GATE OpenING: A Comprehensive Benchmark for Judging Open-ended Interleaved Image-Text Generation by Pengfei Zhou, Xiaopeng Peng, Jiajun Song, Chuanhao Li, Zhaopan Xu, Yue Yang, Ziyao Guo, Hao Zhang, Yuqi Lin, Yefei He, Lirui Zhao, Shuo Liu, Tianhua Li, Yuxuan Xie, Xiaojun Chang, Yu Qiao, Wenqi Shao, Kaipeng Zhang https://arxiv.org/abs/2411.18499
Caption: This diagram outlines the OpenING benchmark creation pipeline, including data curation, annotation, filtering, and processing, as well as the training and evaluation pipeline for IntJudge, a novel judge model for interleaved image-text generation. It showcases the data flow through various stages, from dev set queries and gold answers to model training with RAG data and interleaved arena comparisons, ultimately leading to IntJudge's evaluation against human and GPT judges. The diagram also illustrates the performance of different MLLMs on the OpenING benchmark, highlighting the challenges and future directions in interleaved generation.
While MLLMs excel in various tasks, interleaved image-text generation remains challenging. Existing benchmarks lack the scale and diversity to adequately evaluate these models. GATE OpenING (OpenING) aims to solve this with 5,400 human-annotated instances across 56 real-world tasks, including travel planning, design, and brainstorming. A rigorous annotation pipeline ensures high-quality data.

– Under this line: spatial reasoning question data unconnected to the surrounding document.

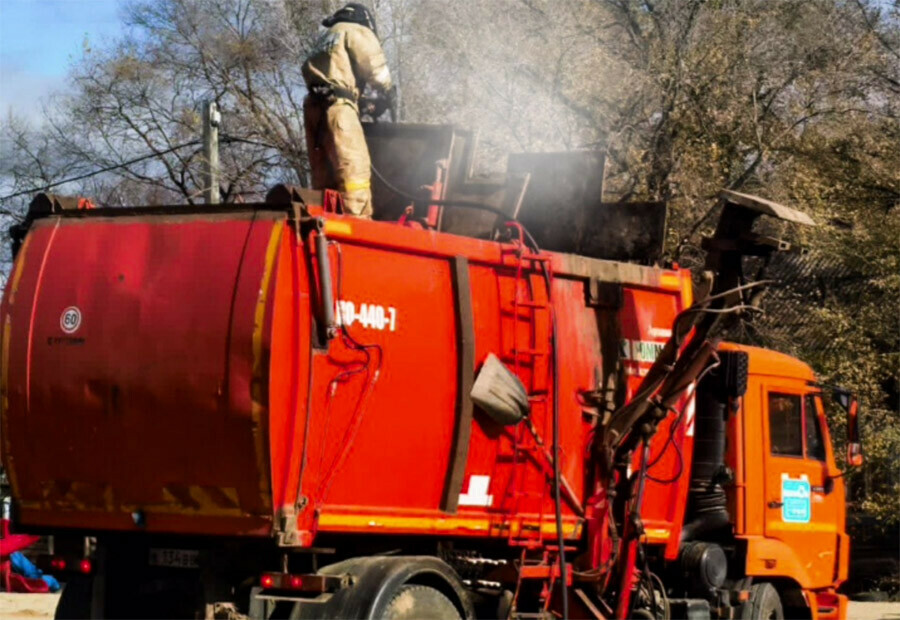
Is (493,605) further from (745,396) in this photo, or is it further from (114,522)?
(745,396)

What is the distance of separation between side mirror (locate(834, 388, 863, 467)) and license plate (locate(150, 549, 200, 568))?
17.8ft

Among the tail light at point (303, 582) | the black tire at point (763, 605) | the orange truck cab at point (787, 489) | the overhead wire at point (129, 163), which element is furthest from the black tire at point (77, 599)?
the overhead wire at point (129, 163)

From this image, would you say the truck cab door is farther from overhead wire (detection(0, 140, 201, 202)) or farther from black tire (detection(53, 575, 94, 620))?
overhead wire (detection(0, 140, 201, 202))

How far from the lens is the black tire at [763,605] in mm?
10547

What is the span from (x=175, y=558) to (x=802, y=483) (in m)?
5.32

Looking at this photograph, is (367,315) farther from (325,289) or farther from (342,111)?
(342,111)

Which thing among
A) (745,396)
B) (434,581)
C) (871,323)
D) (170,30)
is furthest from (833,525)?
(170,30)

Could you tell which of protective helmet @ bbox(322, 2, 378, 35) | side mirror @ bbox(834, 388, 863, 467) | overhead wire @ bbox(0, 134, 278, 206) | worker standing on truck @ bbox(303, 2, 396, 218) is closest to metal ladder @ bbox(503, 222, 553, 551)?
worker standing on truck @ bbox(303, 2, 396, 218)

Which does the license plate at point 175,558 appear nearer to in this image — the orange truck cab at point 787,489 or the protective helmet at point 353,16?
the protective helmet at point 353,16

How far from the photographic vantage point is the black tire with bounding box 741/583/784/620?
10.5 meters

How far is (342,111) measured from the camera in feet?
29.5

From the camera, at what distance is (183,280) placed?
23.8 ft

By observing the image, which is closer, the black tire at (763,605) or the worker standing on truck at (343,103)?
the worker standing on truck at (343,103)

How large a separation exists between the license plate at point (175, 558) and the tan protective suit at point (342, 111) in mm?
2357
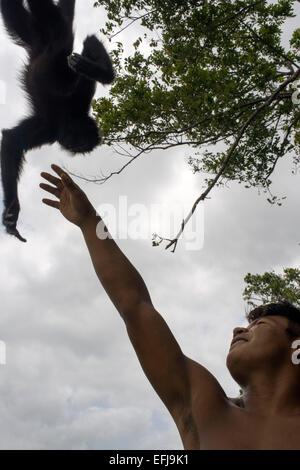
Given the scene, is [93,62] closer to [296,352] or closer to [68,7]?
[68,7]

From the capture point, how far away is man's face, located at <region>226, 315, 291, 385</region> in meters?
1.90

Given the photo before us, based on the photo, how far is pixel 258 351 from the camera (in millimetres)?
1891

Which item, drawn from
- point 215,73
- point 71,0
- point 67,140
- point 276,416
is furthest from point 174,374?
point 215,73

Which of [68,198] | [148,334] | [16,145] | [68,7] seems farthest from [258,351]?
[68,7]

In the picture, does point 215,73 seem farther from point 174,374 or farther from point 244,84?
point 174,374

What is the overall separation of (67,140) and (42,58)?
2.21 ft

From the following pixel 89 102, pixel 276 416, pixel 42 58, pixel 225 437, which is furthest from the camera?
pixel 89 102

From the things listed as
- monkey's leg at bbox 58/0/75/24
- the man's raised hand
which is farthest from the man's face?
monkey's leg at bbox 58/0/75/24

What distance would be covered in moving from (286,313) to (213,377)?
465mm

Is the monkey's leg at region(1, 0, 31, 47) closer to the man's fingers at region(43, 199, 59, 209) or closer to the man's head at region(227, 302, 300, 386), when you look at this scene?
the man's fingers at region(43, 199, 59, 209)

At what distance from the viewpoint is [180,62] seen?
20.1 feet

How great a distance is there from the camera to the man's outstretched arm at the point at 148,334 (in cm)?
179

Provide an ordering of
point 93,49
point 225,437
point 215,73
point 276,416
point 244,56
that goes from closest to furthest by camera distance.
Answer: point 225,437 < point 276,416 < point 93,49 < point 215,73 < point 244,56

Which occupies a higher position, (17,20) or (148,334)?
(17,20)
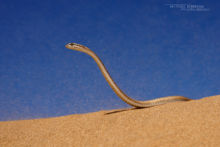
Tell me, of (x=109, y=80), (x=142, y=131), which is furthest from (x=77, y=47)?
(x=142, y=131)

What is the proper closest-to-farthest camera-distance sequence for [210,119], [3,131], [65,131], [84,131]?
1. [210,119]
2. [84,131]
3. [65,131]
4. [3,131]

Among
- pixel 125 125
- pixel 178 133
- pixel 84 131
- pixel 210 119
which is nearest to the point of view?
pixel 178 133

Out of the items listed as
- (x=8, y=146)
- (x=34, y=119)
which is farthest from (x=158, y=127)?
(x=34, y=119)

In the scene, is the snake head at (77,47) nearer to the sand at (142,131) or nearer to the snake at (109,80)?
the snake at (109,80)

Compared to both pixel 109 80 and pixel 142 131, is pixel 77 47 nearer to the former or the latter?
pixel 109 80

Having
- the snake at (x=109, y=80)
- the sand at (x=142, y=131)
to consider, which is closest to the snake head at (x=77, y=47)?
the snake at (x=109, y=80)

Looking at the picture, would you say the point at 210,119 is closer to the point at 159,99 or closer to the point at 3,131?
the point at 159,99

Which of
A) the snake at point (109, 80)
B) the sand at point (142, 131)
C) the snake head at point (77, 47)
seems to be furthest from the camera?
the snake head at point (77, 47)

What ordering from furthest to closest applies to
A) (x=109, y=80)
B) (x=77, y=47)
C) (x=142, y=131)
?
1. (x=77, y=47)
2. (x=109, y=80)
3. (x=142, y=131)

Recognizing the limitations of current evaluation metrics, the authors also introduce IntJudge, a judge model trained using an "Interleaved Arena" for pairwise comparisons and a "Reference-Augmented Generation" (RAG) approach for data augmentation. IntJudge achieves 82.42% agreement with human judgments, surpassing GPT-40 by 11.34%.

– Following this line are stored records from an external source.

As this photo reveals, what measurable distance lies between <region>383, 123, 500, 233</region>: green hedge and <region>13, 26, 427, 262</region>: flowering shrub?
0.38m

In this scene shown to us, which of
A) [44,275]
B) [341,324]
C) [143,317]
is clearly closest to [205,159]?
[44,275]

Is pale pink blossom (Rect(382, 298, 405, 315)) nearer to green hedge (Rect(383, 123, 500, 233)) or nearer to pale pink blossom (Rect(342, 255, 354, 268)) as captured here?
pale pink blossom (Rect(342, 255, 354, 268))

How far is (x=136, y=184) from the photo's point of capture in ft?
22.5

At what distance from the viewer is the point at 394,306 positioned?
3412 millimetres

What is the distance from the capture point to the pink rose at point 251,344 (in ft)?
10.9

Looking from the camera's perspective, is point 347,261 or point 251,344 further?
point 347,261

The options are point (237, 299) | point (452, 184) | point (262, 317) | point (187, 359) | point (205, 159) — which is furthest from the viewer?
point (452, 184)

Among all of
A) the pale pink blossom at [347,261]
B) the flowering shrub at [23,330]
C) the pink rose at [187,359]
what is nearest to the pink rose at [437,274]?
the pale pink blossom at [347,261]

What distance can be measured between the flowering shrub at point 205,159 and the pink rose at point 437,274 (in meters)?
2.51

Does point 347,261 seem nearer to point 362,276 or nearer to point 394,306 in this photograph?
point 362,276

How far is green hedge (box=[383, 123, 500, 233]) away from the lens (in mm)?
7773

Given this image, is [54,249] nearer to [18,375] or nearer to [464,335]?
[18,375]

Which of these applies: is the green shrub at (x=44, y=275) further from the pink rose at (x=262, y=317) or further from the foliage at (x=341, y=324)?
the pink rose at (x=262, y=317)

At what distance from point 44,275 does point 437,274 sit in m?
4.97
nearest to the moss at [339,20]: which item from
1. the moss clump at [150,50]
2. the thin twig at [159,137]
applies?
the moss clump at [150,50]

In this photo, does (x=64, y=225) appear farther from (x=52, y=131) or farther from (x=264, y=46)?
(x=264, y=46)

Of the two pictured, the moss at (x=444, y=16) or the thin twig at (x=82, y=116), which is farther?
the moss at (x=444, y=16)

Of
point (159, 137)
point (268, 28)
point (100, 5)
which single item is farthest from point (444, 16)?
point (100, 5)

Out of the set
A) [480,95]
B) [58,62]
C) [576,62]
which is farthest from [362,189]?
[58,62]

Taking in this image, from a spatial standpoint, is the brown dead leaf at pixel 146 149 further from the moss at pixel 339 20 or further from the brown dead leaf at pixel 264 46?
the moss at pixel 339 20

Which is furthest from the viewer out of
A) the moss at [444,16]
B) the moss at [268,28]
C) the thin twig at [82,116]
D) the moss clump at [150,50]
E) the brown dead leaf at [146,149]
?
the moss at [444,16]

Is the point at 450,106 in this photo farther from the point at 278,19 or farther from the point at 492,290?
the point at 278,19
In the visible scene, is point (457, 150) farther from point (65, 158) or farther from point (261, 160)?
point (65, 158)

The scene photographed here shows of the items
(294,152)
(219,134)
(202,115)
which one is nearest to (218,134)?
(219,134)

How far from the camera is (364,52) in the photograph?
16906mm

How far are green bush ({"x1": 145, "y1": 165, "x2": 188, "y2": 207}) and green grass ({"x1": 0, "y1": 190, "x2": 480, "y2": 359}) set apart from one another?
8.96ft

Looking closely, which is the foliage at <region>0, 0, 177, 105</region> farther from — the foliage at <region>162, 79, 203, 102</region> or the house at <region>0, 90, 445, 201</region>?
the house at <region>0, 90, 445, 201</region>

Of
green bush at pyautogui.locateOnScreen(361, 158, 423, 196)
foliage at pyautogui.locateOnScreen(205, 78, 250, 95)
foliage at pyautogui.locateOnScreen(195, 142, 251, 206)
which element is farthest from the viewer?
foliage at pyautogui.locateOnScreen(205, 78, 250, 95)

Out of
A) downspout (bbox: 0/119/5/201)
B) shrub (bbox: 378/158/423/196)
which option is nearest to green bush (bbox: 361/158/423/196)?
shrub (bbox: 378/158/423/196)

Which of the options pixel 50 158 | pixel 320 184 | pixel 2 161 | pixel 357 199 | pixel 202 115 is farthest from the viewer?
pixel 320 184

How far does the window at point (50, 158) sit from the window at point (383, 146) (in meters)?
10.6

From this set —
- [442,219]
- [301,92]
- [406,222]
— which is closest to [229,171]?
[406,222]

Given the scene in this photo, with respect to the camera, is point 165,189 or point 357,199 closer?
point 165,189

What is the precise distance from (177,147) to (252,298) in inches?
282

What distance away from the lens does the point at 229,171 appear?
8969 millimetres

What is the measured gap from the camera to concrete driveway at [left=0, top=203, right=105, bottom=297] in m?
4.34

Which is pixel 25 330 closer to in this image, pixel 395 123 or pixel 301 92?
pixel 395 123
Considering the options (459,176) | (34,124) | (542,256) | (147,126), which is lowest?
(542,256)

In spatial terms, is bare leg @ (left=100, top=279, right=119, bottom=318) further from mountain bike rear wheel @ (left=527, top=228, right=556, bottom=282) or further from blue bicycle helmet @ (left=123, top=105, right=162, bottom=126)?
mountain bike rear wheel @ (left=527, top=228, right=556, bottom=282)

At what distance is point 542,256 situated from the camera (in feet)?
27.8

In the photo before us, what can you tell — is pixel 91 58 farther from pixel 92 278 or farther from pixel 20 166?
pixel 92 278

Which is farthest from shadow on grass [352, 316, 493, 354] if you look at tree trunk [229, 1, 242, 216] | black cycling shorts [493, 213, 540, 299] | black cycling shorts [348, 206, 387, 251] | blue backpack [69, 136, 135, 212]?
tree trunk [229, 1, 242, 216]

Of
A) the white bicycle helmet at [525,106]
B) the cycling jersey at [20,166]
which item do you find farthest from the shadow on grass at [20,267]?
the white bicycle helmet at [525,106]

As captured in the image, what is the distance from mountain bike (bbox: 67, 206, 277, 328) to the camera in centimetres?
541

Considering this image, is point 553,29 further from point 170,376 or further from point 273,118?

Experiments on OpenING reveal that integrated pipelines generally outperform end-to-end models, although two-stage generators based on unified models show promise. Generating high-quality images remains a key challenge. Interestingly, GPT-40's generated text often surpasses human-annotated text. Ablation studies confirm the positive impact of increased sampling size and RAG data on IntJudge's performance. OpenING and IntJudge provide valuable resources for advancing interleaved image-text generation.

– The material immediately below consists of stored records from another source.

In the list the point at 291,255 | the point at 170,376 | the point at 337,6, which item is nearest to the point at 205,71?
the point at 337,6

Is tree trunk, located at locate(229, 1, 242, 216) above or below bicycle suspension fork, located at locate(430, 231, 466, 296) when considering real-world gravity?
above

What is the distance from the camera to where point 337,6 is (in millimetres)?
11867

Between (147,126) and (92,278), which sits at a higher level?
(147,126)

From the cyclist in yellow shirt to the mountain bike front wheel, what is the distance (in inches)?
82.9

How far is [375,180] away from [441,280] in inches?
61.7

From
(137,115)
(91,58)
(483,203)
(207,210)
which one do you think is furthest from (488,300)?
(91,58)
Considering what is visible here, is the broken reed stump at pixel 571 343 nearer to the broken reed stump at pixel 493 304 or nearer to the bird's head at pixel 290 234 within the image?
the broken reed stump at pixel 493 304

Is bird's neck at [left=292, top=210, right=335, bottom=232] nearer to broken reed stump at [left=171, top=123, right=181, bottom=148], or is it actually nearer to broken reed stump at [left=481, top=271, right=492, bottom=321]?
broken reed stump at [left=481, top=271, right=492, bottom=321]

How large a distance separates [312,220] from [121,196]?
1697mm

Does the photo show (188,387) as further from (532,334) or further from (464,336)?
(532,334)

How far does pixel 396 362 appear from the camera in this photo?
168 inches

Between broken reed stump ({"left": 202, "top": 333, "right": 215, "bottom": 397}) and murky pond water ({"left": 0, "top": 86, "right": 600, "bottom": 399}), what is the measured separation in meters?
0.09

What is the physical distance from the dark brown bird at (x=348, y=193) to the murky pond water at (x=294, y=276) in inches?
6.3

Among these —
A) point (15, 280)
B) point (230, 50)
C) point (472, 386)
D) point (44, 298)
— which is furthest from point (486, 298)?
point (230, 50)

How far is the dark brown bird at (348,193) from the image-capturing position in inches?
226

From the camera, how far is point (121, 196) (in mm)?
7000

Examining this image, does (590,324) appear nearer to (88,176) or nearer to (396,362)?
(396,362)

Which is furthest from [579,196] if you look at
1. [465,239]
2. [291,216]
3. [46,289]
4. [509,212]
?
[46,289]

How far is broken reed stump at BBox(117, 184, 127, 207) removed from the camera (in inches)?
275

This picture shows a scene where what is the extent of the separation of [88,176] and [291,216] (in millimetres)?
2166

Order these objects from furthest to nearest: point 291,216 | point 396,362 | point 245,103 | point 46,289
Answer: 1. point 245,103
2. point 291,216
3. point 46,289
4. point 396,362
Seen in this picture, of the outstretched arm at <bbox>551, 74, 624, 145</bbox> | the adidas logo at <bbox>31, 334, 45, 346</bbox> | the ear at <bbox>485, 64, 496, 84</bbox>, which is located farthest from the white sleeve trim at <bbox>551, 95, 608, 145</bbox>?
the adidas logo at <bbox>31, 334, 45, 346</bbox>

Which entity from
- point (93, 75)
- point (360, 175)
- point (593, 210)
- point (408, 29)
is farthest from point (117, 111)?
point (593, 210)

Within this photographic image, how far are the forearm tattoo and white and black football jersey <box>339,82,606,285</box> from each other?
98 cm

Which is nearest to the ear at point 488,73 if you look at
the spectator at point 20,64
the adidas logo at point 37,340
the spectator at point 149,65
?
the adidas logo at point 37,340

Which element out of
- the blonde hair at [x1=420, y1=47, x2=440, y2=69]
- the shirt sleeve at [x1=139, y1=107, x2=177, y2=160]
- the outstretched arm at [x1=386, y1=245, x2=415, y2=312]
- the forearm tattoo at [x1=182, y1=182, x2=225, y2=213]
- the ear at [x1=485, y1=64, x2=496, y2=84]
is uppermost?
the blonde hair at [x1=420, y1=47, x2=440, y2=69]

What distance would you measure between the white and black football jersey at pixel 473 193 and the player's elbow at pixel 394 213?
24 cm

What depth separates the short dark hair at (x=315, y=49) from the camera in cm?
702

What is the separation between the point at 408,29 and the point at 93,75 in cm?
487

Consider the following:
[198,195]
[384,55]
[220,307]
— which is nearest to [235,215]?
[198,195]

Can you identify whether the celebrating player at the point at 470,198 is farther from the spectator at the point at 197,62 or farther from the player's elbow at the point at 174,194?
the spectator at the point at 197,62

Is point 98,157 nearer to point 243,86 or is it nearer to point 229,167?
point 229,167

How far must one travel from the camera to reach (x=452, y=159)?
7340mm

This newsletter highlights the exciting progress in multimodal image and text foundation models. From enhancing pathology analysis and detecting image manipulations to advancing generative capabilities and zero-shot learning, these models are transforming how we interact with and understand visual and textual information. The development of new benchmarks and evaluation metrics, like GATE OpenING and IntJudge, further fuels this progress, enabling more rigorous and nuanced assessment of these increasingly sophisticated models. The trend towards unified architectures, like JetFormer, and the innovative use of LLMs for prompt generation and reasoning, as seen in the zero-shot anomaly detection work, point towards a future where the seamless integration of vision and language unlocks even greater potential in AI.